Monday, December 16, 2013

Pinyon Jay Project Update

GBBO has been continuing its work to better understand the causes behind the rapid, ongoing decline in Pinyon Jays.  This decline of 4-5% per year has been occurring over the last 30 years, and has been well-documented by BBS data. However, its causes have not yet been adequately explained, in part because Pinyon Jays have been a poorly studied species in much of their range and present many challenges for field biologists. Nevertheless, we have been successful in efforts to deploy radio tags on Pinyon Jays, and have over the past year conducted a detailed nest study and habitat use assessment in the Desatoya Mountains of western-central Nevada. 
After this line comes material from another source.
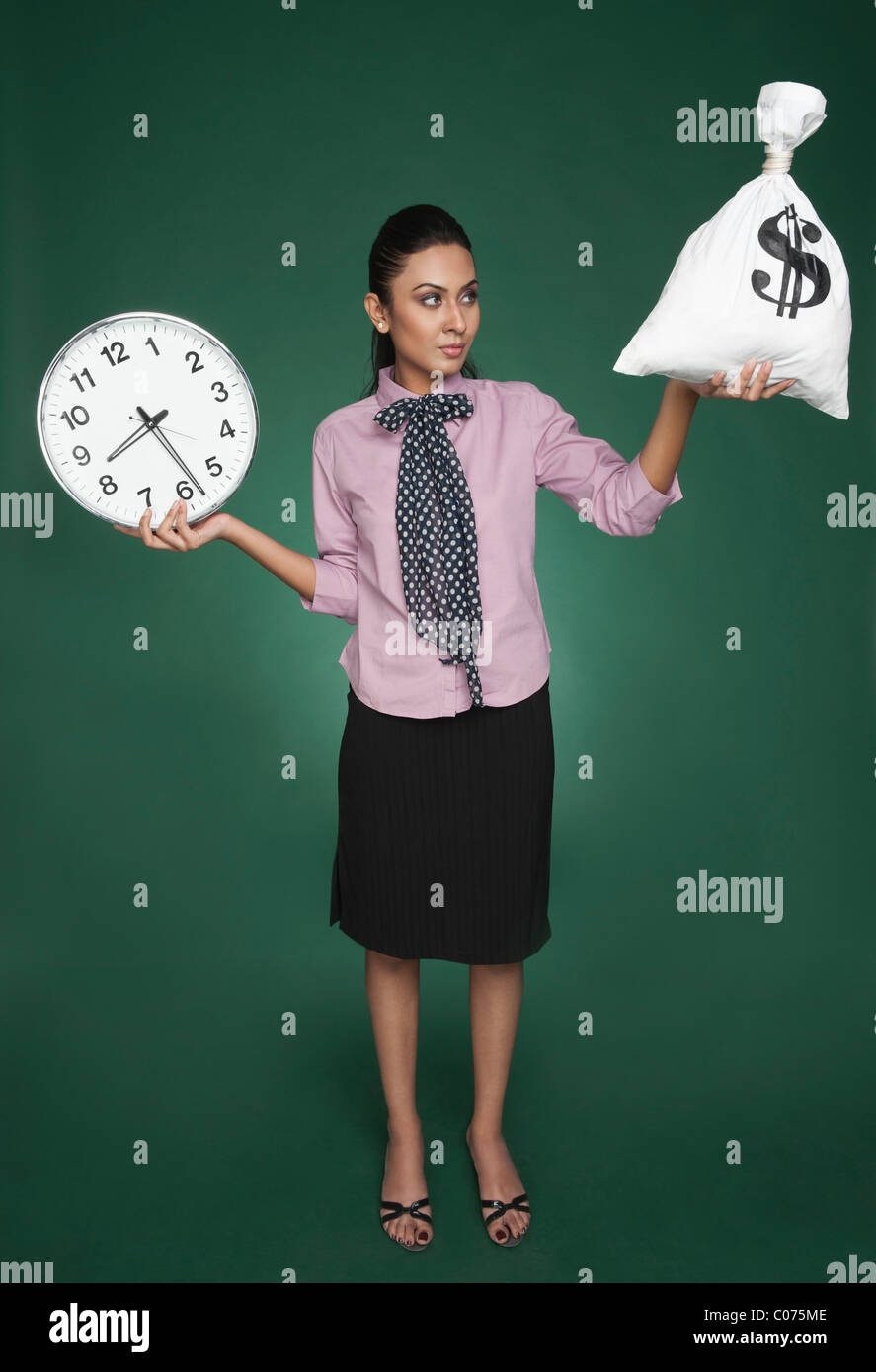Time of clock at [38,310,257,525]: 8:27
Although data from the last year are still being analyzed, all of our findings to date are consistent with a picture of Pinyon Jays as a species that prefers transitional ecotones between pinyon-juniper woodlands and sagebrush.  Because many of these mixed-age, mixed-structure transitional areas have been supplanted over the last century by larger and denser pinyon-juniper woodland patches, we are hypothesizing that the Pinyon Jay's preferred landscape has been reduced in extent. This suggests a possible mechanism that may have contributed to the Pinyon Jay's documented declines, and one that has ramifications for current pinyon-juniper woodland management practices. GBBO will continue its efforts on behalf of Pinyon Jays, and we will be presenting our findings and recommendations in publications in the near future.

- John





Tuesday, December 10, 2013

Waterbird Surveys

Dennis and Bob surveying on Walker Lake
GBBO has been monitoring populations of fish-eating birds over the last year on several western Nevada lakes, including Walker Lake and Pyramid Lake. Our monitoring efforts occur year-round, although they are more intensive and frequent during the spring and fall migration periods. Our goals are to better understand how waterbird populations at Walker Lake have, and are, changing as the lake shrinks, as dissolved solids increase, and as fish populations decline. We are also interested in determining the extent to which other nearby lakes "take up the slack" and provide habitat for birds that formerly used Walker Lake during migration. 

At present, Walker Lake exhibits substantially reduced numbers of several fish-eating waterbird species, and very large populations of phalaropes and Eared Grebes, which feed on the aquatic invertebrates that thrive in saline lakes. In these respects, it is becoming similar to Mono Lake, but we consider the situation to be reversible if water deliveries to the lake increase again.  Our monitoring program will continue, and as efforts to increase inflows to Walker Lake bear fruit, we can document recovery of its fish-eating waterbirds.